Steve Reich – Different Trains (1988)
By Rafi Mercer
The sound of a train becomes the sound of memory. Steve Reich’s Different Trains, composed in 1988 for string quartet and tape, is one of the most haunting and innovative works of contemporary classical music. It begins with Reich’s own childhood recollections of train journeys across America in the 1940s, then contrasts them with the trains that carried Jews to concentration camps in Europe during the same years. Snippets of recorded speech provide melodic motifs, which the Kronos Quartet mirror and expand into interlocking patterns. The result is both mechanical and human, personal and historical.
On vinyl, the layering is hypnotic. The clatter of train sounds merges seamlessly with bowed strings, the sampled voices etched into the music as if they were instruments themselves. The quartet plays not above but alongside these fragments, weaving them into a tapestry that is at once documentary and elegy. The repetition creates trance, but the subject matter breaks that trance with its weight.

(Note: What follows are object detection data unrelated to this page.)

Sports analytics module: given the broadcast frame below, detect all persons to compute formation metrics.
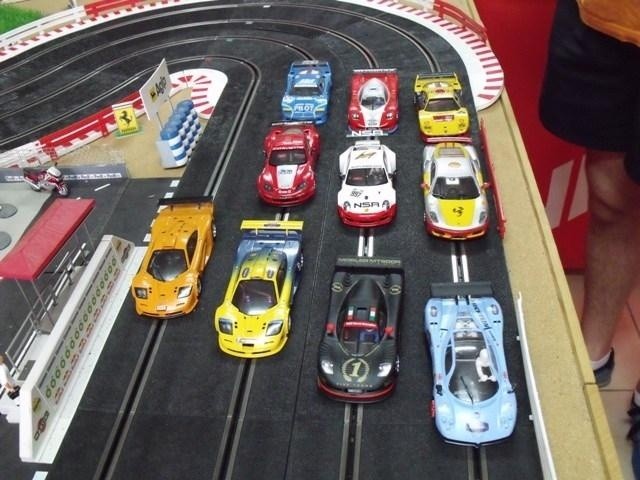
[0,354,20,400]
[538,0,640,480]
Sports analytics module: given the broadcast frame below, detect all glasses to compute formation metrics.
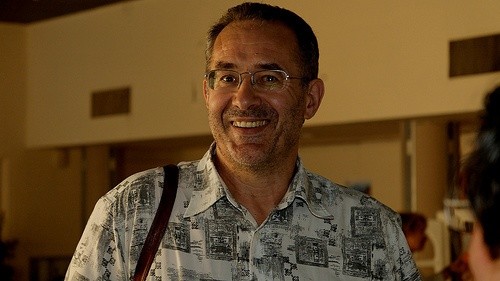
[206,68,309,95]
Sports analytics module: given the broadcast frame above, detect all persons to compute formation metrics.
[398,212,469,281]
[460,84,500,281]
[64,1,422,281]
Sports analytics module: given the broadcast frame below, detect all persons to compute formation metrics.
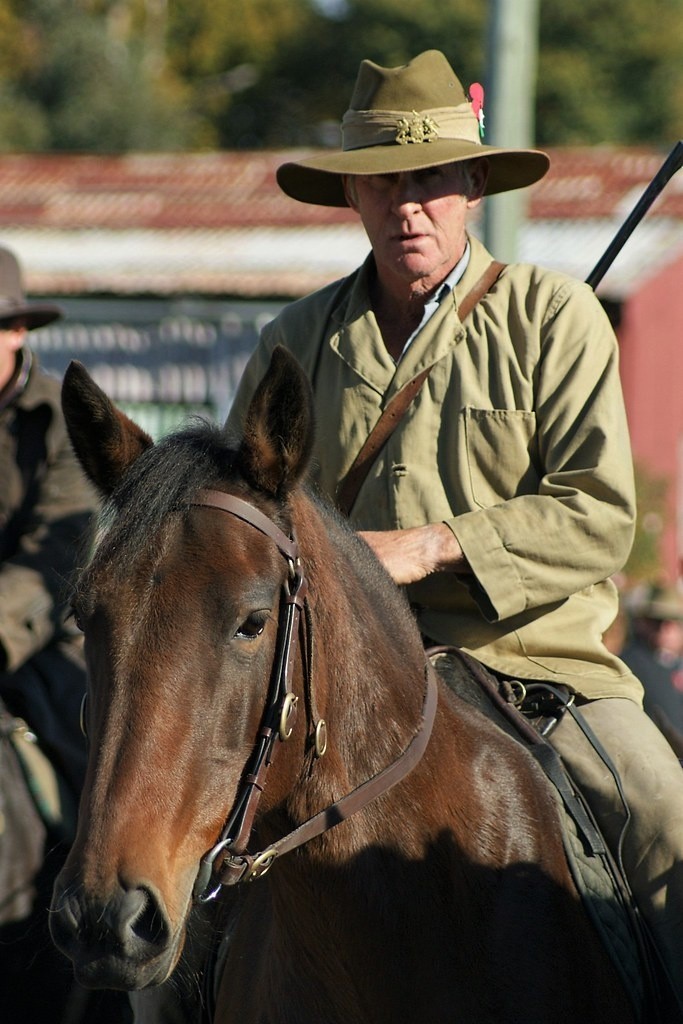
[0,248,98,795]
[618,584,683,767]
[221,49,683,1004]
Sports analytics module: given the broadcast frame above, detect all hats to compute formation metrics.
[0,249,63,330]
[276,48,551,208]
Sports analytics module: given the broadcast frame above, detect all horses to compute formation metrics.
[45,345,681,1023]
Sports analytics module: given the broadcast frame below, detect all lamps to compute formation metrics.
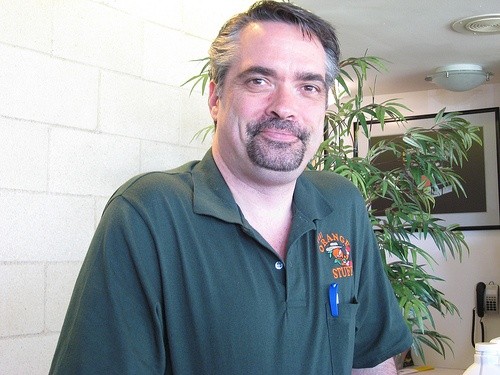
[426,65,495,92]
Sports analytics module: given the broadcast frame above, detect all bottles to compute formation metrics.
[474,343,500,375]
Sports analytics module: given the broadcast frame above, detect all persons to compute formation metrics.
[48,0,414,375]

In a listening bar, Different Trains is not background. It is testimony. Listeners find themselves drawn into a meditation on history, on chance, on parallel lives. The piece is not mournful in the conventional sense, but its emotional charge is immense. The rhythm of the trains is relentless, the voices unforgettable, the strings a human response to mechanical fate.
Thirty-five years on, the work remains singular. Few compositions have captured so precisely the intersection of personal memory and collective tragedy. It is minimalism with narrative, repetition with meaning. Drop the needle and you hear not only trains but the weight of history, the fragility of lives, the persistence of memory.